Page images and extracted text
# # #
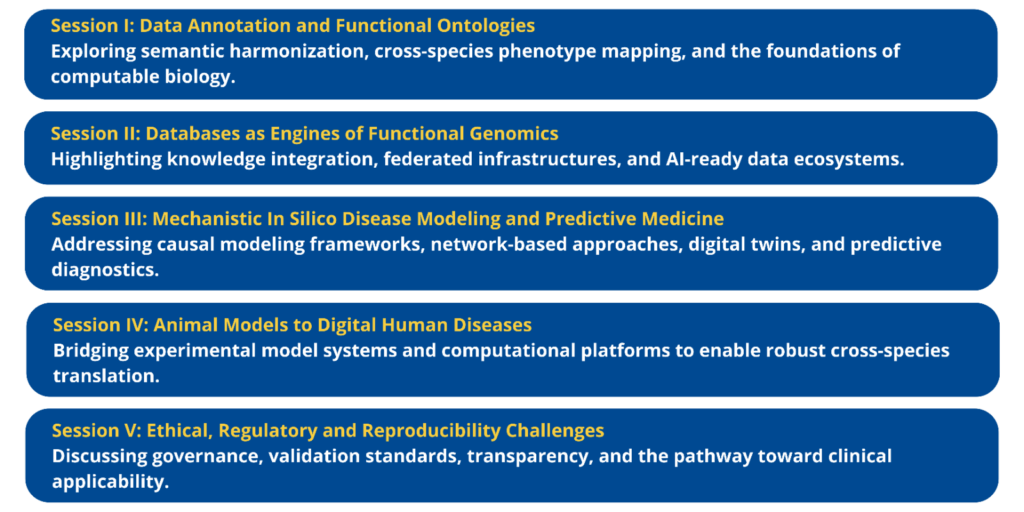 Session I: Data Annotation and Functional Ontologies
Exploring semantic harmonization, cross-species phenotype mapping, and the foundations of computable biology.

Session II: Databases as Engines of Functional Genomics
Highlighting knowledge integration, federated infrastructures, and AI-ready data ecosystems.

Session III: Mechanistic In Silico Disease Modeling and Predictive Medicine
Addressing causal modeling frameworks, network-based approaches, digital twins, and predictive diagnostics.

Session IV: Animal Models to Digital Human Diseases
Bridging experimental model systems and computational platforms to enable robust cross-species translation.

Session V: Ethical, Regulatory and Reproducibility Challenges
Discussing governance, validation standards, transparency, and the pathway toward clinical applicability.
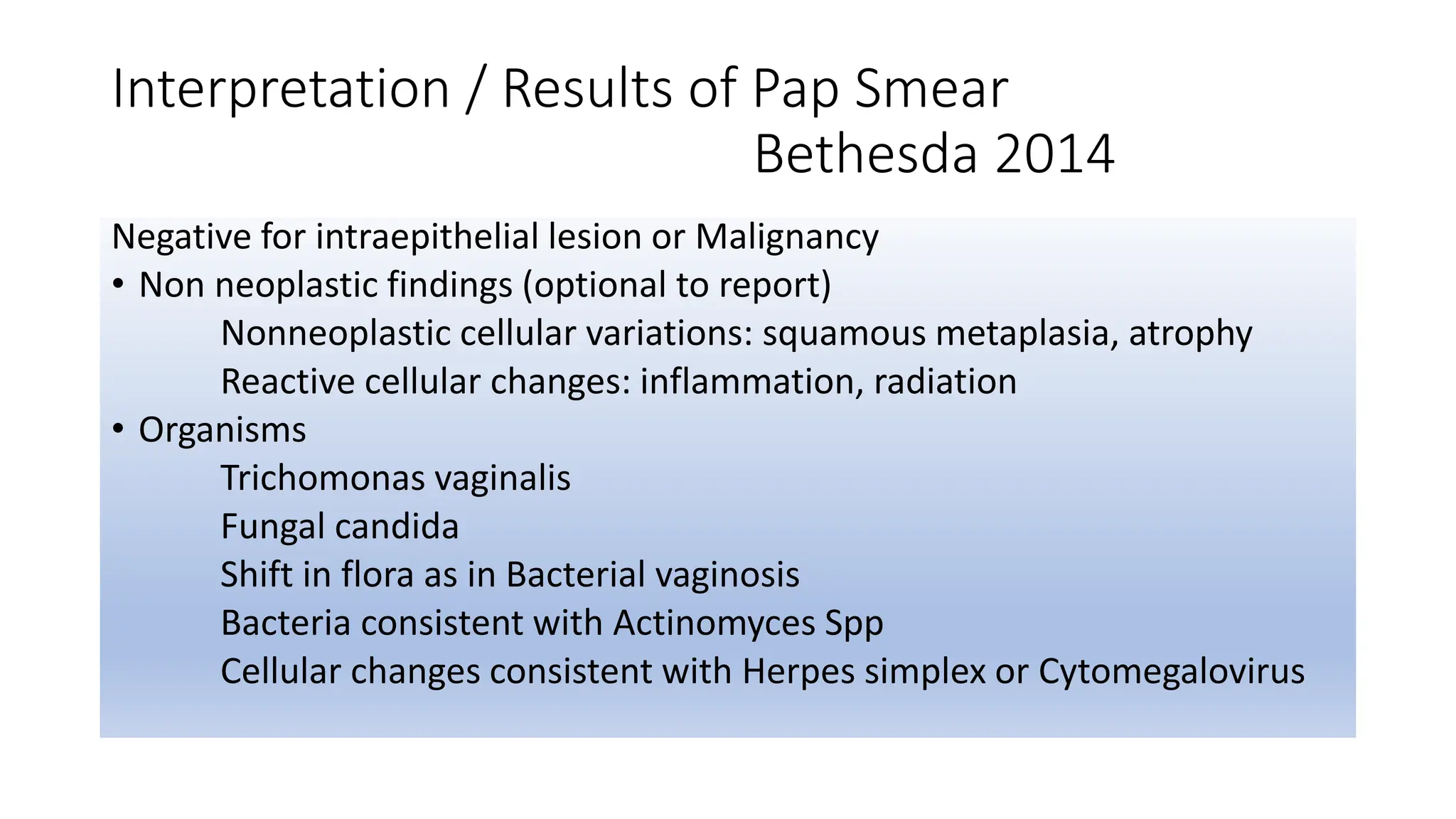 Interpretation / Results of Pap Smear
Bethesda 2014

Negative for intraepithelial lesion or Malignancy
• Non neoplastic findings (optional to report)
Nonneoplastic cellular variations: squamous metaplasia, atrophy
Reactive cellular changes: inflammation, radiation
• Organisms
Trichomonas vaginalis
Fungal candida
Shift in flora as in Bacterial vaginosis
Bacteria consistent with Actinomyces Spp
Cellular changes consistent with Herpes simplex or Cytomegalovirus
# # #
WHAT THIS TASK INVOLVES —
Only the lines from the one with "Session III: Mechanistic" through the final line of the entries above should be transcribed, exactly and without pictures.

SOLUTION BELOW —
Session III: Mechanistic In Silico Disease Modeling and Predictive Medicine
Addressing causal modeling frameworks, network-based approaches, digital twins, and predictive diagnostics.

Session IV: Animal Models to Digital Human Diseases
Bridging experimental model systems and computational platforms to enable robust cross-species translation.

Session V: Ethical, Regulatory and Reproducibility Challenges
Discussing governance, validation standards, transparency, and the pathway toward clinical applicability.
 Interpretation / Results of Pap Smear
Bethesda 2014

Negative for intraepithelial lesion or Malignancy
• Non neoplastic findings (optional to report)
Nonneoplastic cellular variations: squamous metaplasia, atrophy
Reactive cellular changes: inflammation, radiation
• Organisms
Trichomonas vaginalis
Fungal candida
Shift in flora as in Bacterial vaginosis
Bacteria consistent with Actinomyces Spp
Cellular changes consistent with Herpes simplex or Cytomegalovirus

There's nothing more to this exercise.